***** DATA UNDER STUDY

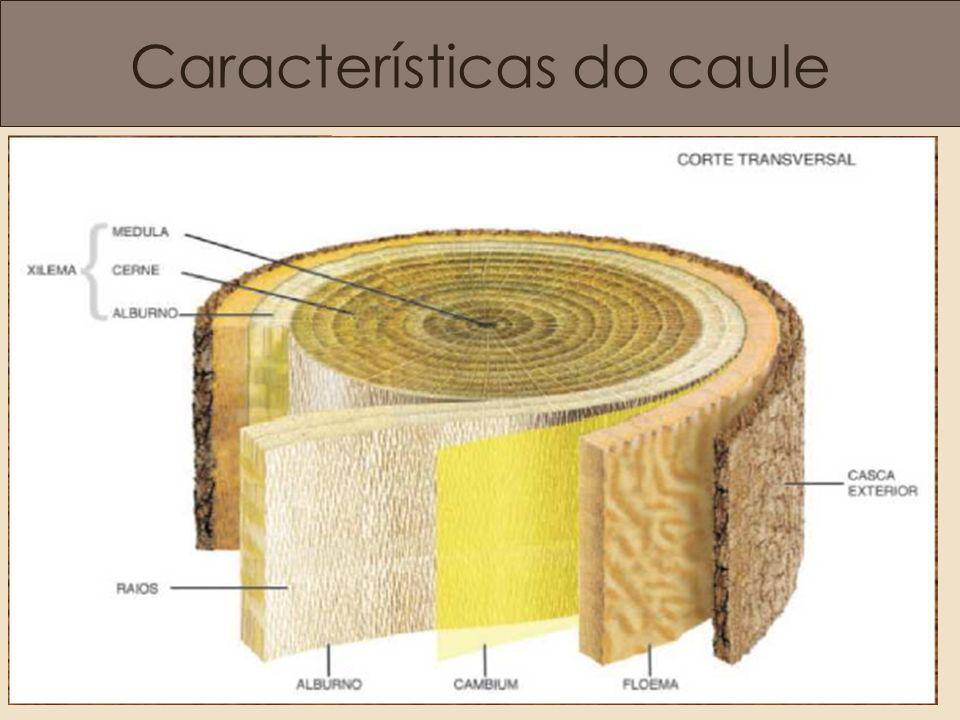 Composição Básica Celulose: Polímero com alta resistência a tração.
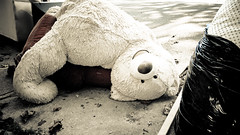 Teddy's Dead I (Surreal-Journey) Tags: ted toys teddy teddybear stuffedanimal adolescence urbanna islandofmisfittoys discardedtoys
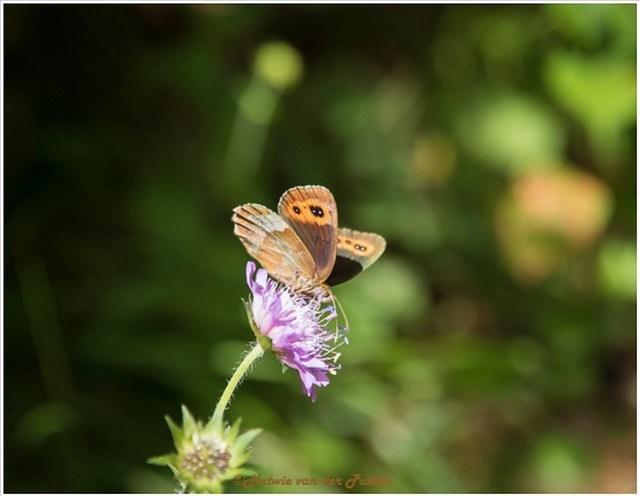 Onderweg genieten we nog van de vlindertjes langs het pad.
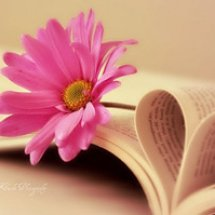 Dapur Buku Rohani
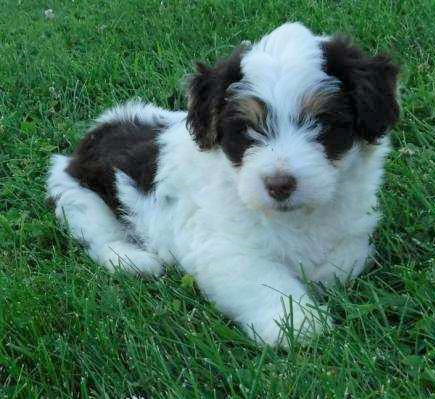 Mini Aussiedoodle For Sale Baltic, OH Male- Teddy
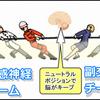 運動の質は、交感神経と副交感神経の綱引き大会で引き分けがベスト!!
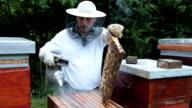 Beekeeping business video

**********

* PROBLEM REQUIREMENTS *
Would you please repeat the entries above verbatim, excluding each picture?

* TASK RESULT *
 Composição Básica Celulose: Polímero com alta resistência a tração.
 Teddy's Dead I (Surreal-Journey) Tags: ted toys teddy teddybear stuffedanimal adolescence urbanna islandofmisfittoys discardedtoys
 Onderweg genieten we nog van de vlindertjes langs het pad.
 Dapur Buku Rohani
 Mini Aussiedoodle For Sale Baltic, OH Male- Teddy
 運動の質は、交感神経と副交感神経の綱引き大会で引き分けがベスト!!
 Beekeeping business video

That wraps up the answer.